• **資料の検討**
a: 多項式の無平方判定に関する本文で参照されている文献番号を、角括弧付きのまま、本文に現れる順にすべて挙げてください。
b: 多項式の無平方判定に関する本文を、最後の文の後から書き継いでください。

• **表示本文**

さらに 3x^2 - 2x - 5 x + 1で割ると以下のようになる。

 \displaystyle{
3x^2 - 2x - 5 = (x + 1)(3x + 5)
}

 \mathbb{Q}上の多項式における互除法では定数倍に意味はないので、 x + 1による割り算を行ったことに注意されたい[8]。以上により、 \mathrm{GCD}(f(x), f'(x)) = x + 1である。これは定数ではないため、f(x)はsquare freeではないことが分かった。実際、 f(x) = (x+1)^2(x-3)である。

なお、GCDの計算にさらっとEuclidの互除法を使ったが、これが可能なのは任意の体上の多項式環がEuclid整域となるからだという点を申し添えておく[9]。

既約性判定アルゴリズムでは F_p上でもsquare free判定をする必要があるが、これはちょっと工夫が要るようである。詳しくは[10]を参照されたい。

• **提示資料**
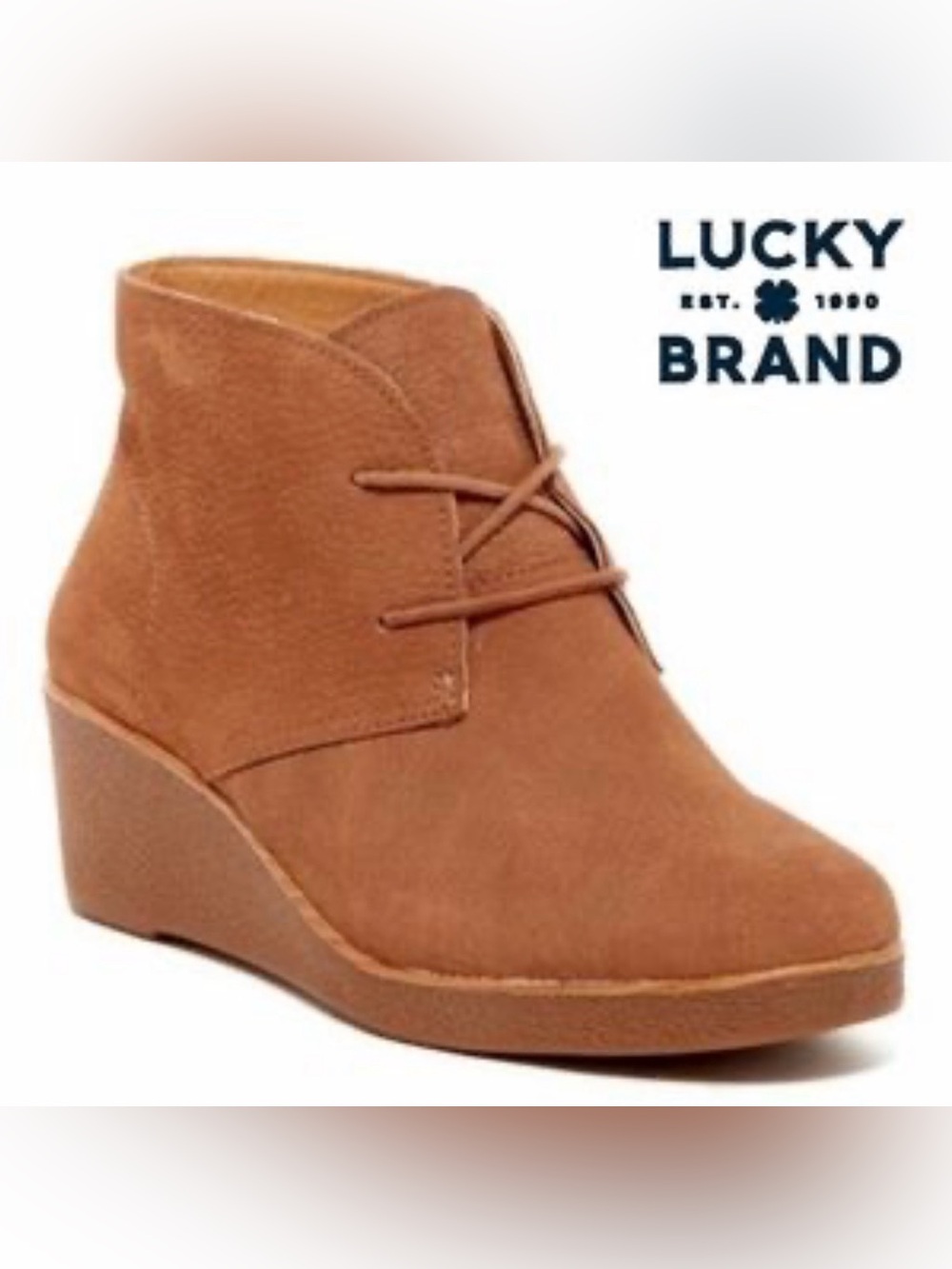 Lucky Brand Junes Golden Nubuck Leather Lace Wedge Heel Ankle Boots Booties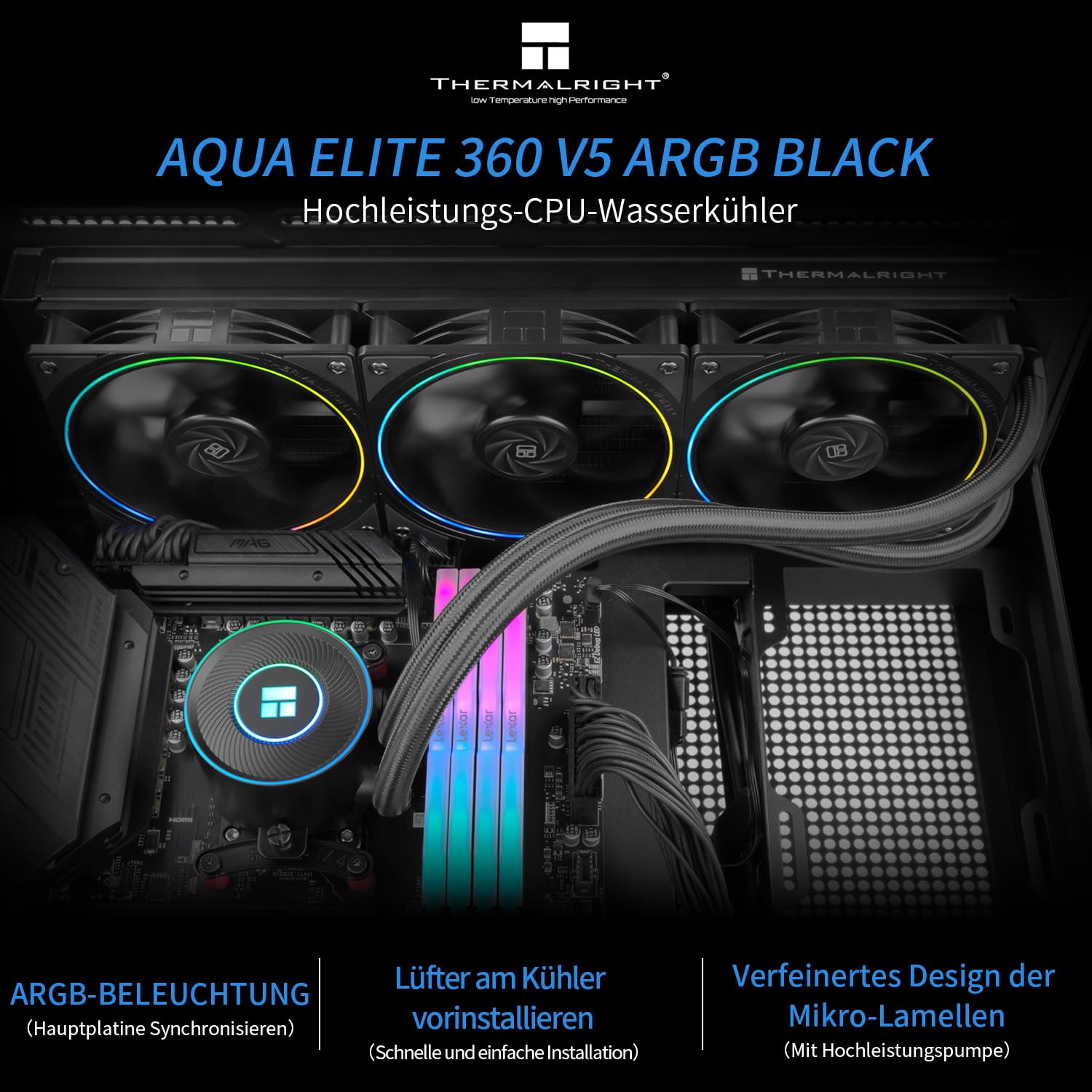 TR Aqua Elite 360 V5 ARGB - Raffreddatore liquido per CPU AIO, 360 mm, 3 ventole PWM, effetto di illuminazione ARGB ad anello sottile, per AM4/AM5, Intel LGA1851/1700/115x, colore nero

• **解答**
a: [8]、[9]、[10]

b:
pの見つけ方

一般にf(x)がsquare freeであっても、それがmod pの世界でもsquare freeとは限らない。例えば、 f(x) = x^2 + 2x + 6はEisensteinの判定法により既約なので、square freeである。しかし、 f(x) \equiv x^2 + 2x + 1 \equiv (x+1)^2 \pmod{5}となり、これはsquare freeではない。

既約性判定アルゴリズムでは、f(x)がmod pの世界でもsquare freeになっていなければならないので、そのようなpを何とかして見つける必要がある。実は、これはそんなに悩む必要は無くて、有限個のpを除けばmod pの世界でもsquare freeとなるようである。証明はいまいち理解出来ていないが、[6]の命題6.36にヒントがある。

 F_pでの因数分解

これについては検索すると山のように論文なりブログなりが出てくる。特に[10]に分かりやすくまとまっているようなので、興味のある方はそちらを参照されたい。

 \mathbb{Q}上の既約性と F_p上の既約性の関係

一般に F_p上既約であれば \mathbb{Q}上既約となるが、逆は成り立たない。証明は[11]などを参照されたい。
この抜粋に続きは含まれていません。